PAGE TEXT:
# Navarre pomps



## ChrisP14 (Jun 17, 2009)

The wife and I have a condo in Navarre for a week. Hit the surf somewhat late this morning and fished from about 8:00-1230. Nothing for the first 2 hours and then we got 2 in about 10 min. The wife pulled up one just over 17' and I had one at 14'. About an hour later we pulled up 2 nice whiting and decided to call it a day. North wind was humming and the surf was pushed way out. It was very cold as you can see....


----------



## Fishermon (Oct 19, 2007)

Greta report, Thank you.


----------



## Penn-Spin (May 31, 2016)

Those are nice! :thumbup:


----------



## Fishing Grandpa (Jul 2, 2017)

Sounds like a fine morning with the Mrs. I bet she won't let you forget who caught the larger pompano! 
I hope you have a nice stay in Navarre.


----------



## GROUPERKING (Sep 28, 2011)

Some nice ones !


----------



## welldoya (Oct 5, 2007)

Really nice. That's a hoss. You want to fish worse than I do if you braved that cold and wind Sunday morning. Great job !


----------



## wtbfishin' (Jul 31, 2016)

Very nice fish! You earned those! :thumbsup:


----------



## Brownfisher (May 11, 2015)

Beautiful Pompano!


----------



## Diggety (Dec 31, 2016)

Nice work in some chilly weather.


----------



## ChrisP14 (Jun 17, 2009)

They were some of the fattest we've caught for sure. In my previous experience I've had better luck with the pomps on a strong cold front in the fall. Just wish we would've got out there earlier. I don't like missing that bite that usually happens just before the sun fully rises.


----------



## hugehail (Feb 19, 2017)

Nice outing! Were those measurements total length or fork length?


----------

WHAT IS ASKED:
Summarize the Navarre fishing thread in two sentences. The entries come from a separate source.

MATERIAL PROVIDED:
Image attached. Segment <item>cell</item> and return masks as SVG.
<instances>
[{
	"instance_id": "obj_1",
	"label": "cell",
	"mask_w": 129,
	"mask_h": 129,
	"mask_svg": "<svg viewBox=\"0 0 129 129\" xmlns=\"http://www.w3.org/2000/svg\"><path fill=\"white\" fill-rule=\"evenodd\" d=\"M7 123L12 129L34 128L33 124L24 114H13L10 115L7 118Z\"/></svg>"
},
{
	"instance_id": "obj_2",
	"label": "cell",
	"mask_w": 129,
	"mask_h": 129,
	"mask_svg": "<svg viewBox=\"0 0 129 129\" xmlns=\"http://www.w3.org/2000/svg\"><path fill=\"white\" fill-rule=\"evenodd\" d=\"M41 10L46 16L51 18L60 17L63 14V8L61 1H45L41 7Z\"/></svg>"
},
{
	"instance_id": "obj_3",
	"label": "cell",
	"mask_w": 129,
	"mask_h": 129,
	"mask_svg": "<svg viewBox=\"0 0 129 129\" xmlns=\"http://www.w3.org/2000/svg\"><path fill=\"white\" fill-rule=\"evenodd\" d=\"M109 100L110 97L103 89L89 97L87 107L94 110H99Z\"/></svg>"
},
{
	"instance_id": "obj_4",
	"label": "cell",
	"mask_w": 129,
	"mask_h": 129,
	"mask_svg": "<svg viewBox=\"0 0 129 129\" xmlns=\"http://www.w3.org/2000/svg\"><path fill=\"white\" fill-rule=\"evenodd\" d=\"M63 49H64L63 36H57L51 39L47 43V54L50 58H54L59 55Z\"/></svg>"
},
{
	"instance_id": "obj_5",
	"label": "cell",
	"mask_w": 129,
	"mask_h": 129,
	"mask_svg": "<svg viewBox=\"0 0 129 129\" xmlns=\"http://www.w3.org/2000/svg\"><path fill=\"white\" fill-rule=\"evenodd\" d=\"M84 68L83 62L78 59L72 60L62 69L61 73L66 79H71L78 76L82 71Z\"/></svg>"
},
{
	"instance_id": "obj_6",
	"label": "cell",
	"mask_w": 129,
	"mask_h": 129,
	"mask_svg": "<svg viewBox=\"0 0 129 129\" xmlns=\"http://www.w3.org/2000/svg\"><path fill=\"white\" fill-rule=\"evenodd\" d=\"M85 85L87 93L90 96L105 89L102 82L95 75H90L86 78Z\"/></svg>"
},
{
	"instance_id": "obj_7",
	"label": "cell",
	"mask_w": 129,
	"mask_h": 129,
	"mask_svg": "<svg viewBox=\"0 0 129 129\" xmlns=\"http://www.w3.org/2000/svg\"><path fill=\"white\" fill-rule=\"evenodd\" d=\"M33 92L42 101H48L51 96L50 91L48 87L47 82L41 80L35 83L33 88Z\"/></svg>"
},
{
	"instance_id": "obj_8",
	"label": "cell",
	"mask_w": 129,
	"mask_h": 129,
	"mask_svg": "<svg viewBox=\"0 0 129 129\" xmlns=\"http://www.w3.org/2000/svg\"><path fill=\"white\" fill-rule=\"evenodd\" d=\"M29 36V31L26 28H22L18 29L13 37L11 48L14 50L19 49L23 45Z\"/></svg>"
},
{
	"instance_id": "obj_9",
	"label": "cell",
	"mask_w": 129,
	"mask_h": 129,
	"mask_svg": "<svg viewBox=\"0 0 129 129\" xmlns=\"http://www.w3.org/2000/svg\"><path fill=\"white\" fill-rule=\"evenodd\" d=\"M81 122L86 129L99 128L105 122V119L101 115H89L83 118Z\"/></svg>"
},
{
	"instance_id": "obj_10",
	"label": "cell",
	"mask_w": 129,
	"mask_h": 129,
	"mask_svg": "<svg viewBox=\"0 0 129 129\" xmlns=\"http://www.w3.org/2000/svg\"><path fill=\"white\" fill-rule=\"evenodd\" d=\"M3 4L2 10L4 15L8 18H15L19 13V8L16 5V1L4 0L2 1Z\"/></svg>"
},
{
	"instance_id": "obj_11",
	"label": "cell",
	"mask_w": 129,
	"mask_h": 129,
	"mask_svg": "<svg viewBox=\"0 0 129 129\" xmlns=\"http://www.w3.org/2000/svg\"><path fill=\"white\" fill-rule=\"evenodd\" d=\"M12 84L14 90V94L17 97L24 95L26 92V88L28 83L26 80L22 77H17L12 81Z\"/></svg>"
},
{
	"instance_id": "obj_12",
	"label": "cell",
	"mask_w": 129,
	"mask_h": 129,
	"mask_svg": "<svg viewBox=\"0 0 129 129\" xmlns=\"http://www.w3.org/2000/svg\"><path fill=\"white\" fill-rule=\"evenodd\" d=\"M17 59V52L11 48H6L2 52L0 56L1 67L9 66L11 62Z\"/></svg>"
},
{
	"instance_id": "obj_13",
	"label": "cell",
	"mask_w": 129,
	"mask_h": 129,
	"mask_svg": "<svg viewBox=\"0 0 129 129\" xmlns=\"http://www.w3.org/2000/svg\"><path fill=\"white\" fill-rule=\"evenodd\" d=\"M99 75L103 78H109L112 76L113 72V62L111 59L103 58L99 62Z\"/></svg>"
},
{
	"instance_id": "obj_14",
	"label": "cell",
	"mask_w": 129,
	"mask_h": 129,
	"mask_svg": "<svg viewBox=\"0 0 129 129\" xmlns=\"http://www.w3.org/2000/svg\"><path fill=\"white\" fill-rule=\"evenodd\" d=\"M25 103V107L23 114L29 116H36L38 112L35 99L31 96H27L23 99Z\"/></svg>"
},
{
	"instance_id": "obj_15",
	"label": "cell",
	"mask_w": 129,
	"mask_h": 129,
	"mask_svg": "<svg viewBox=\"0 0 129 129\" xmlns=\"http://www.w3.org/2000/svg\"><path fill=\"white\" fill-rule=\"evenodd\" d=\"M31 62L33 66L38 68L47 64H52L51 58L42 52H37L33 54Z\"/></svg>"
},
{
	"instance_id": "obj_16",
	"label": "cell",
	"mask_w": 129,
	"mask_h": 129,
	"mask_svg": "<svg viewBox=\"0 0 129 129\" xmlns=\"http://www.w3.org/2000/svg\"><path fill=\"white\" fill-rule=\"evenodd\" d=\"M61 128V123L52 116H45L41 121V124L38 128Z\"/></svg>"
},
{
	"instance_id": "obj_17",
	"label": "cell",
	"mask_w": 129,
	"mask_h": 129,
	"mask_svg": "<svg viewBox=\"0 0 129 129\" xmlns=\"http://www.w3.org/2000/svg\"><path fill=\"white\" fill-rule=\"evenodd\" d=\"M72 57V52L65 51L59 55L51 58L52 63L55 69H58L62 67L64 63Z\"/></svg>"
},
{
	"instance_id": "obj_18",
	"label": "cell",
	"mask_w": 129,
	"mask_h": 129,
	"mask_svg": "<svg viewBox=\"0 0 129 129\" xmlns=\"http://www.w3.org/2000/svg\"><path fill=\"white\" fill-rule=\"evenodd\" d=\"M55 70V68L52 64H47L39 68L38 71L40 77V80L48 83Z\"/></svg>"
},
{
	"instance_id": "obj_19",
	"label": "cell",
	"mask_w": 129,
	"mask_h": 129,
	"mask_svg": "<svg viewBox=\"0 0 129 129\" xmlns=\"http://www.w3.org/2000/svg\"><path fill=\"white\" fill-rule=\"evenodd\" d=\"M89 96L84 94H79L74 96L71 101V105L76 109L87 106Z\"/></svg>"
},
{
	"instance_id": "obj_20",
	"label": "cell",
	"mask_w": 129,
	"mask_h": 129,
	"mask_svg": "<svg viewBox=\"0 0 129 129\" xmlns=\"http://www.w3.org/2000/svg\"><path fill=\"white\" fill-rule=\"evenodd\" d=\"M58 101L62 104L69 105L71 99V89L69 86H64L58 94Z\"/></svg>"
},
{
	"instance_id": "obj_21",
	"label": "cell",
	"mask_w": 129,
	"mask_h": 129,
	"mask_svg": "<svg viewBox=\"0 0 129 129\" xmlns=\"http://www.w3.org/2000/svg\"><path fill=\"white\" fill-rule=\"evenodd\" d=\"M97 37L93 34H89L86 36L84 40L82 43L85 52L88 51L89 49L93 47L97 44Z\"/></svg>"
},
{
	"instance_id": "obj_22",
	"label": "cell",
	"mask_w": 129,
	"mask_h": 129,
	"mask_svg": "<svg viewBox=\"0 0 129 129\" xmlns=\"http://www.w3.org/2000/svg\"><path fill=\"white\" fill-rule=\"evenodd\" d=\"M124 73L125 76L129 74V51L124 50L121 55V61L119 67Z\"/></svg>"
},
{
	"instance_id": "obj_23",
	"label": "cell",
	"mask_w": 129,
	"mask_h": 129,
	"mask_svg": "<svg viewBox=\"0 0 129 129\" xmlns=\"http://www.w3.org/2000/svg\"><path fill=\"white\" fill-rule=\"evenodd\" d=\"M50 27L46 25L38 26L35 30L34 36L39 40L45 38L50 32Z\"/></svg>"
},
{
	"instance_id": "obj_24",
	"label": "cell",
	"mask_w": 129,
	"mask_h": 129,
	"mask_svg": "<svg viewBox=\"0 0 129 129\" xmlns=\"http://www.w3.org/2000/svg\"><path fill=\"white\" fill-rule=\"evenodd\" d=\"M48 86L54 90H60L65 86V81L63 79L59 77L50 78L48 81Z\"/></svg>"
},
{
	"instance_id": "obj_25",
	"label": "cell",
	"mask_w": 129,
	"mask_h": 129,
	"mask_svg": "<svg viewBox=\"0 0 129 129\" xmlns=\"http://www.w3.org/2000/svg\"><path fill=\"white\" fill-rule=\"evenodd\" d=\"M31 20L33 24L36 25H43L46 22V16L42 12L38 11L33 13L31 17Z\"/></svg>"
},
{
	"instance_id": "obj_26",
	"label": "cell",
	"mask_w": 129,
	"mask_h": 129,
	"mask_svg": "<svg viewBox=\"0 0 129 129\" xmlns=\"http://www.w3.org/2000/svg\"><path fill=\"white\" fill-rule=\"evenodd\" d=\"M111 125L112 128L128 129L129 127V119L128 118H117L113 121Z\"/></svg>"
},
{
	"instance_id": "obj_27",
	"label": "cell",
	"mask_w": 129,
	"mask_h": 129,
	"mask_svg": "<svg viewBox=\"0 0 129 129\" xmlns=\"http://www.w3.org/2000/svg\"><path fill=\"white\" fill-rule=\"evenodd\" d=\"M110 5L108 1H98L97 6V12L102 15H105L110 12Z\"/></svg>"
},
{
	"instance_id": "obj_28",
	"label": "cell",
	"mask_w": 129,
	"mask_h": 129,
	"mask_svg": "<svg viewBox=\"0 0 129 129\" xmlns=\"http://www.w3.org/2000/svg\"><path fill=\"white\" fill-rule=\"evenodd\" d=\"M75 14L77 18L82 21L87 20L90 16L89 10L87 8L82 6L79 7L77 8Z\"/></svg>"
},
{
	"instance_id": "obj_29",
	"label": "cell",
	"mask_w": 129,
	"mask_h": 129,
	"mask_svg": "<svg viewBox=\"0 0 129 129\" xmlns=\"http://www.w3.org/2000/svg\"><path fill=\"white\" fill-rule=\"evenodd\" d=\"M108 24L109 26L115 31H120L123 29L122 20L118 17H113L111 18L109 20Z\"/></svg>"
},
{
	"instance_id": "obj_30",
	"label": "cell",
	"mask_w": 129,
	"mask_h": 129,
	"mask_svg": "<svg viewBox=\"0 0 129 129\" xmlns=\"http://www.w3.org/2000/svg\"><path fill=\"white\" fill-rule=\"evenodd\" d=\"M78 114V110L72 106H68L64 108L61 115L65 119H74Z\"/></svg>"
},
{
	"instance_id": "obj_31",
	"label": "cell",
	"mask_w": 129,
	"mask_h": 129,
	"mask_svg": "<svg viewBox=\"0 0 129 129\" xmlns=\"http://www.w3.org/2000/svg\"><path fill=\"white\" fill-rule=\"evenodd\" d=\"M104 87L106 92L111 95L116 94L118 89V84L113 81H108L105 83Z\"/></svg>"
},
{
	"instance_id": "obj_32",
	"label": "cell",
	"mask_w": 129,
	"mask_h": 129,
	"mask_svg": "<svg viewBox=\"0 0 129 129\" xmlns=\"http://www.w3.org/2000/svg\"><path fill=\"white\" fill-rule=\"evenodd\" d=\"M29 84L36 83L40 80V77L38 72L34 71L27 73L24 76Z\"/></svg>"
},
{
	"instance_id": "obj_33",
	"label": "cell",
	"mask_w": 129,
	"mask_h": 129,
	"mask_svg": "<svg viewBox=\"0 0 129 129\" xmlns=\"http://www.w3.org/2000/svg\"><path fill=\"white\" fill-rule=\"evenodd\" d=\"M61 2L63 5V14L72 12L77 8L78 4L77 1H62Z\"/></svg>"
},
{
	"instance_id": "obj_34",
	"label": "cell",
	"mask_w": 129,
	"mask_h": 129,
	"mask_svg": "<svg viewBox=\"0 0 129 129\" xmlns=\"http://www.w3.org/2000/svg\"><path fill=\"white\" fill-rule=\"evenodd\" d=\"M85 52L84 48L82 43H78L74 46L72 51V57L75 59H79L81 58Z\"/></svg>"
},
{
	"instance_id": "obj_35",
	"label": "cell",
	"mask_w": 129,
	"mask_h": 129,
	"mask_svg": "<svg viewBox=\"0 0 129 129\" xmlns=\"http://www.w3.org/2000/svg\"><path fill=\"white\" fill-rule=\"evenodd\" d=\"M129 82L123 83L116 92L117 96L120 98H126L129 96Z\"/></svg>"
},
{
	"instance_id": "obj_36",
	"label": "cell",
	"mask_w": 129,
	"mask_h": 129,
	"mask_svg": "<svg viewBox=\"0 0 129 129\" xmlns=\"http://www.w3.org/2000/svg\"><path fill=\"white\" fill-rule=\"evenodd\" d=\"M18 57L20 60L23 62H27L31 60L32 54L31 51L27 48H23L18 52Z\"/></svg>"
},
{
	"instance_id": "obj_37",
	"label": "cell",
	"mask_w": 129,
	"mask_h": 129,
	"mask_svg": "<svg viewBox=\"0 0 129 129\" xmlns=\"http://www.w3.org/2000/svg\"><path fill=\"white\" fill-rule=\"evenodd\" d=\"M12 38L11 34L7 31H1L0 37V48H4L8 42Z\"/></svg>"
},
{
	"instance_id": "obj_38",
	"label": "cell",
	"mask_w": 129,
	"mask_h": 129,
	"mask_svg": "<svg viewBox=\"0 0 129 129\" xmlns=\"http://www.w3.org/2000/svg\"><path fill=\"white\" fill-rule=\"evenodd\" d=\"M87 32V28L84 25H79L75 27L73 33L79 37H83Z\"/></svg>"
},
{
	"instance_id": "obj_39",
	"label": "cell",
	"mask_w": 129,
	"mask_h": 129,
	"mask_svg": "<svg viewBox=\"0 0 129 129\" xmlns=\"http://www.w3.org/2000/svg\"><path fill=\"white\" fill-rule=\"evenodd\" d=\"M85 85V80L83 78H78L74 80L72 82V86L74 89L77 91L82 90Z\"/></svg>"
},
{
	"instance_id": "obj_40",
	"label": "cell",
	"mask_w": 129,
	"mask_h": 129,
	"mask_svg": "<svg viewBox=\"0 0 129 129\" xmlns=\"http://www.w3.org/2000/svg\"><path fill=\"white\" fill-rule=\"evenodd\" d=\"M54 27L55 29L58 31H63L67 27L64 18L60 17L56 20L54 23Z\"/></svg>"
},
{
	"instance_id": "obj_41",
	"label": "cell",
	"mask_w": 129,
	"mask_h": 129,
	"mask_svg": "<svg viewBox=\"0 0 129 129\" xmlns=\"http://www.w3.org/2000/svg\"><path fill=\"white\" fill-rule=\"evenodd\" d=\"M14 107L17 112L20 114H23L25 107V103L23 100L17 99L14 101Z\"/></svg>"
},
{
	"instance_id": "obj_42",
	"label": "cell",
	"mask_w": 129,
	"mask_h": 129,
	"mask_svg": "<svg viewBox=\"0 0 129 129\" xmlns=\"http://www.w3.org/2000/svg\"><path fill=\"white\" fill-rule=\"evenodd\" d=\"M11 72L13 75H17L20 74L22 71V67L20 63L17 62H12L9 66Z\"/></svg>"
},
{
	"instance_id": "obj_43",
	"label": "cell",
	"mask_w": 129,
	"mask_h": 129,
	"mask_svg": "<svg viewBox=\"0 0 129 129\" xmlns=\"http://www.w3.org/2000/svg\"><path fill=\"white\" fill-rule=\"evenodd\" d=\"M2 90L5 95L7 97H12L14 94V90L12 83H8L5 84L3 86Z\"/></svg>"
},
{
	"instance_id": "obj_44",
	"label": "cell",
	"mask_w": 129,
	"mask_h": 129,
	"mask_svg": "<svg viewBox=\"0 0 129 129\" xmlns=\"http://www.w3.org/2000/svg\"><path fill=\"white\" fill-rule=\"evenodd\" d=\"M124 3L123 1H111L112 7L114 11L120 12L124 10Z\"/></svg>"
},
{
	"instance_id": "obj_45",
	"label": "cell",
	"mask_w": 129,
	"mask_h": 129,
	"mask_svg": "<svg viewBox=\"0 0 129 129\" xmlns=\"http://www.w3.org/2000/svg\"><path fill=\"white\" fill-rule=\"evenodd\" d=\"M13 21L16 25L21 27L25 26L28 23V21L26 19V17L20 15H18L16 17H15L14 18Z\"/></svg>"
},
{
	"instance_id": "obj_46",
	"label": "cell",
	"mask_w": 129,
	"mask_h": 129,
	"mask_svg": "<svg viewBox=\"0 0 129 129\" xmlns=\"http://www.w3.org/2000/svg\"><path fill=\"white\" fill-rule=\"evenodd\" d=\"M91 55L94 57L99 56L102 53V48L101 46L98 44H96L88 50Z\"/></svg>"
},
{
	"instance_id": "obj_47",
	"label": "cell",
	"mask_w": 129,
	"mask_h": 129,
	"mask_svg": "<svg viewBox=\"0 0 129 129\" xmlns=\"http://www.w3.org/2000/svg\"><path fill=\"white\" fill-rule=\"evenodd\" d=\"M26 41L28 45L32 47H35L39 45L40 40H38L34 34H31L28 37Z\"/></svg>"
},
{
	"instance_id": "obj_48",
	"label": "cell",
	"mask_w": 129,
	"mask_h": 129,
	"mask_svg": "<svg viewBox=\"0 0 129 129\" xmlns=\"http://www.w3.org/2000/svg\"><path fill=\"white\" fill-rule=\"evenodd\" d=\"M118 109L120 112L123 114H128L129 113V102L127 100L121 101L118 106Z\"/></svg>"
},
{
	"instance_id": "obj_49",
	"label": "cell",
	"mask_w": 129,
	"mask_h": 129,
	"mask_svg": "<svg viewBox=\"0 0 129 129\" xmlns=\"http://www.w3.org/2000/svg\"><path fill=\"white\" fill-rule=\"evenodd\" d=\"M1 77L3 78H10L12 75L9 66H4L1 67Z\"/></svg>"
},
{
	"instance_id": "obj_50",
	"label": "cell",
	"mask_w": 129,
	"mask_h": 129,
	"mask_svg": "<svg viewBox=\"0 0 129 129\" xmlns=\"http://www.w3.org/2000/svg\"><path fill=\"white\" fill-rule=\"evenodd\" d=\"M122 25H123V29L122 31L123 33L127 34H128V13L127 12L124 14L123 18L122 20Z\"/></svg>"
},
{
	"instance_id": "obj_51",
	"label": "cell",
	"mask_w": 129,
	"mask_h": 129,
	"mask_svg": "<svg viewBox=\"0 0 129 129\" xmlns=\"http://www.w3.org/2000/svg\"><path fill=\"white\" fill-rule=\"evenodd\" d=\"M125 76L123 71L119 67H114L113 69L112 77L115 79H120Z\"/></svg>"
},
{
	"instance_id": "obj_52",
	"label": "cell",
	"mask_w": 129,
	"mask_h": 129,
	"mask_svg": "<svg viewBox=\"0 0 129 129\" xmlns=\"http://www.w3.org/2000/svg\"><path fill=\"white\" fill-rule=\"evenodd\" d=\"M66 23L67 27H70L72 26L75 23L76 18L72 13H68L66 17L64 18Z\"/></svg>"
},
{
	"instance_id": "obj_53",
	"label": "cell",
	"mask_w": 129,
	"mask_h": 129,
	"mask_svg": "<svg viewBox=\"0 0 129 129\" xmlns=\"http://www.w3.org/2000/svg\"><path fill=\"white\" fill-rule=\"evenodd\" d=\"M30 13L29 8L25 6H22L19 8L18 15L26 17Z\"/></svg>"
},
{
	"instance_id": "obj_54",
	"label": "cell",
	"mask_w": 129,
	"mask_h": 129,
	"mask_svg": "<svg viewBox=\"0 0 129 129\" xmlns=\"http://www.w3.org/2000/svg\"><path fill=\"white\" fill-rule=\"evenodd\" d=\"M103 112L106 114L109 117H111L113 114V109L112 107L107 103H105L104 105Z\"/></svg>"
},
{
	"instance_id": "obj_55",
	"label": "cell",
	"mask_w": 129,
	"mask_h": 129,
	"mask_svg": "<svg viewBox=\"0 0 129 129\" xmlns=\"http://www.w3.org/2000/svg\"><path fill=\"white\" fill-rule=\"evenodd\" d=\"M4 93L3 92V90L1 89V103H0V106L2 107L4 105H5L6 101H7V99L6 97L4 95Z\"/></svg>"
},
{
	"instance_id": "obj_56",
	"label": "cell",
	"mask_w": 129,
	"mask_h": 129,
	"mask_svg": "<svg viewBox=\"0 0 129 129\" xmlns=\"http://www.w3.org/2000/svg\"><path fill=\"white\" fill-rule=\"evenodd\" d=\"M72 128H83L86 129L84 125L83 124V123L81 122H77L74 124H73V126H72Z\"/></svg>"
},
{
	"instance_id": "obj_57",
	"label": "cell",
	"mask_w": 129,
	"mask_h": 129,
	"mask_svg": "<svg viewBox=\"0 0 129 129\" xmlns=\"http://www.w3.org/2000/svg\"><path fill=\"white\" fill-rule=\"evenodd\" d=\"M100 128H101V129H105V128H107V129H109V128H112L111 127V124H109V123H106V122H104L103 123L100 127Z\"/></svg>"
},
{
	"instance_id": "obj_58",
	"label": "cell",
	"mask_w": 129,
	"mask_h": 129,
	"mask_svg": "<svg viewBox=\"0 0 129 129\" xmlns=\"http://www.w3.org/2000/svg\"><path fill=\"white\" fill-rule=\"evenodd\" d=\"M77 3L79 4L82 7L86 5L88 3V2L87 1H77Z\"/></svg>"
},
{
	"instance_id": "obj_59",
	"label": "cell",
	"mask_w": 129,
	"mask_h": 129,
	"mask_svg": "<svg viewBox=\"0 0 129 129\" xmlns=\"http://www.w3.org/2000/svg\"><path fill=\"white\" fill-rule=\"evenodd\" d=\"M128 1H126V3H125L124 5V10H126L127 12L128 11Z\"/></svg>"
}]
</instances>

RESULT OF THIS EXERCISE:
ChrisP14 reports fishing the surf in Navarre with the wife from about 8:00 to 12:30, catching two pompano after two empty hours and later two whiting while a cold north wind blew. Other members praise the catch, and ChrisP14 replies that these were some of the fattest they've caught and wishes they had gone out earlier.